» **Data block**:

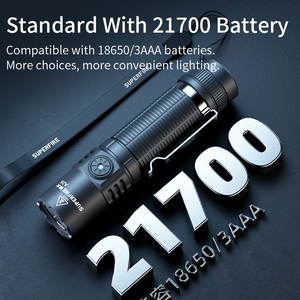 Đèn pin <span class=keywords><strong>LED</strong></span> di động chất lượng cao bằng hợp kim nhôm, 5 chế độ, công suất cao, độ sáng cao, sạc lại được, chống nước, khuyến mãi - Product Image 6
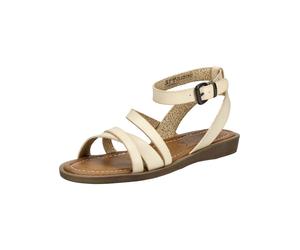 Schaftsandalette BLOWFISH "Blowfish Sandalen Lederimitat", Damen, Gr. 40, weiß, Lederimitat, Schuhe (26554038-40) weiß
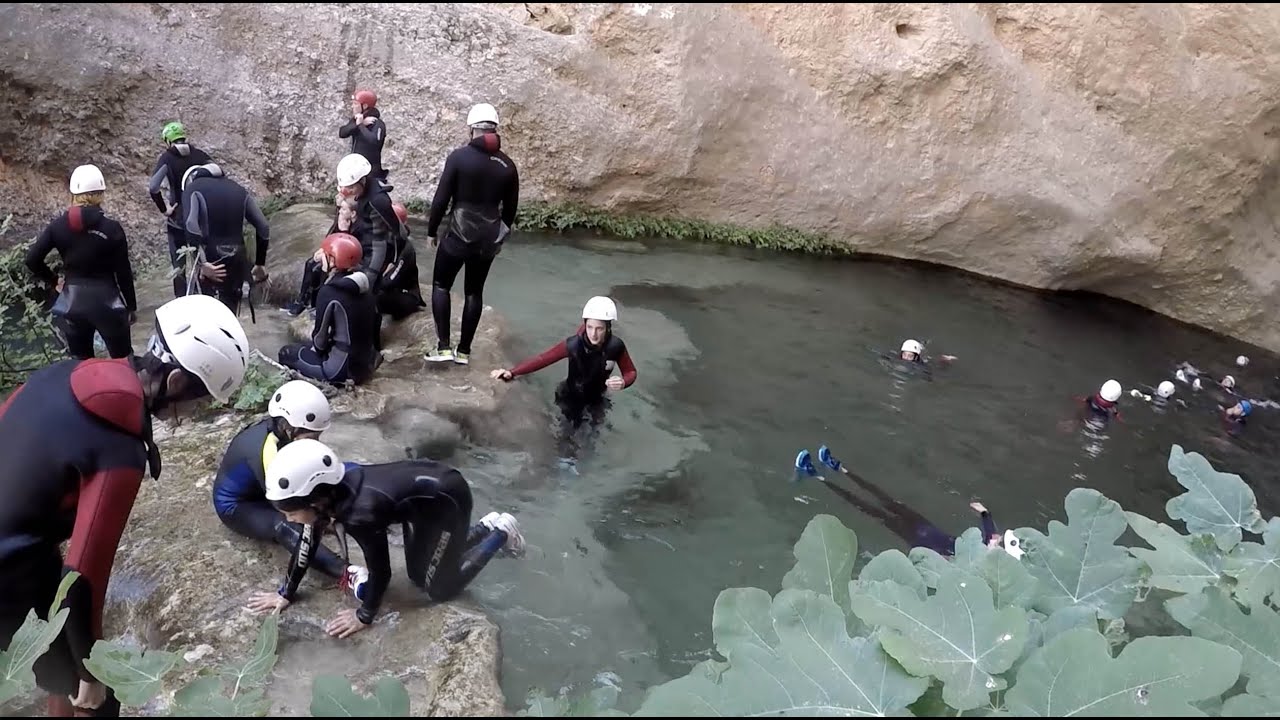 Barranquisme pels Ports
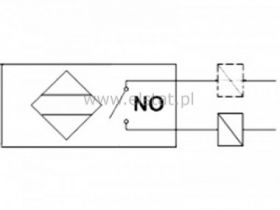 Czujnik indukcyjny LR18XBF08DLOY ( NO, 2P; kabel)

» **What the task asks**:
When copying, output the data exactly and leave out the pictures.

» **Result for this exercise**:
 Đèn pin <span class=keywords><strong>LED</strong></span> di động chất lượng cao bằng hợp kim nhôm, 5 chế độ, công suất cao, độ sáng cao, sạc lại được, chống nước, khuyến mãi - Product Image 6
 Schaftsandalette BLOWFISH "Blowfish Sandalen Lederimitat", Damen, Gr. 40, weiß, Lederimitat, Schuhe (26554038-40) weiß
 Barranquisme pels Ports
 Czujnik indukcyjny LR18XBF08DLOY ( NO, 2P; kabel)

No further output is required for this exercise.